→ **What you have to do**: Could you return, word for word, everything in the material from the line containing "At what distance" down to the line containing "139 centimetres", including both of those lines and nothing else?

→ **Exercise input**:

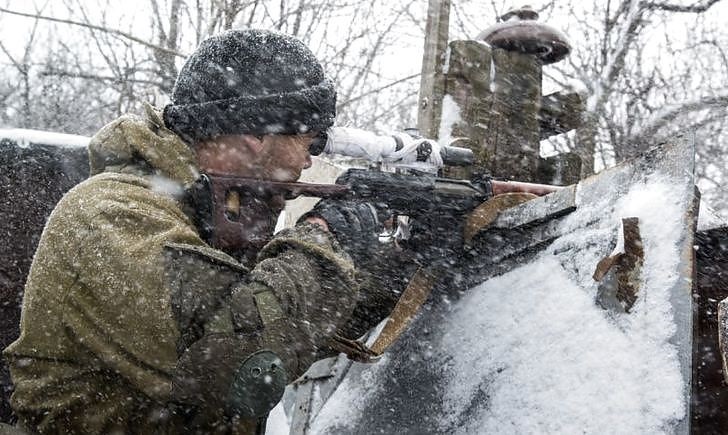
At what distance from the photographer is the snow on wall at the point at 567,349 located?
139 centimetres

==

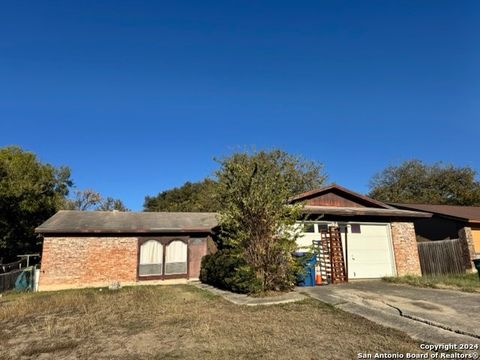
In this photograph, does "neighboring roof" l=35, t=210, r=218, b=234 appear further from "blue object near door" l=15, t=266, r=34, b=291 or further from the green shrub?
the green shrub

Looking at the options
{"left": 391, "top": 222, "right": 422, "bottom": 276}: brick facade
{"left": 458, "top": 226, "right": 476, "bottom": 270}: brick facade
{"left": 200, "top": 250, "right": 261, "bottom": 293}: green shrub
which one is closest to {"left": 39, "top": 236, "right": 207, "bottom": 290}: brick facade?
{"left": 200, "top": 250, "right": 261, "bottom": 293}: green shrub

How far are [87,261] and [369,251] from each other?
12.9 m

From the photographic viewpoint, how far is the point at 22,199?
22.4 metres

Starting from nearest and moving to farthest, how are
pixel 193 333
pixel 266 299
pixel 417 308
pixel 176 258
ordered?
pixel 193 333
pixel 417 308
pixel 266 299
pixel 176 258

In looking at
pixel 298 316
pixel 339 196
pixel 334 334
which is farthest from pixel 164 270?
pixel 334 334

→ **Response**:
At what distance from the photographer is the snow on wall at the point at 567,349 located?
139 centimetres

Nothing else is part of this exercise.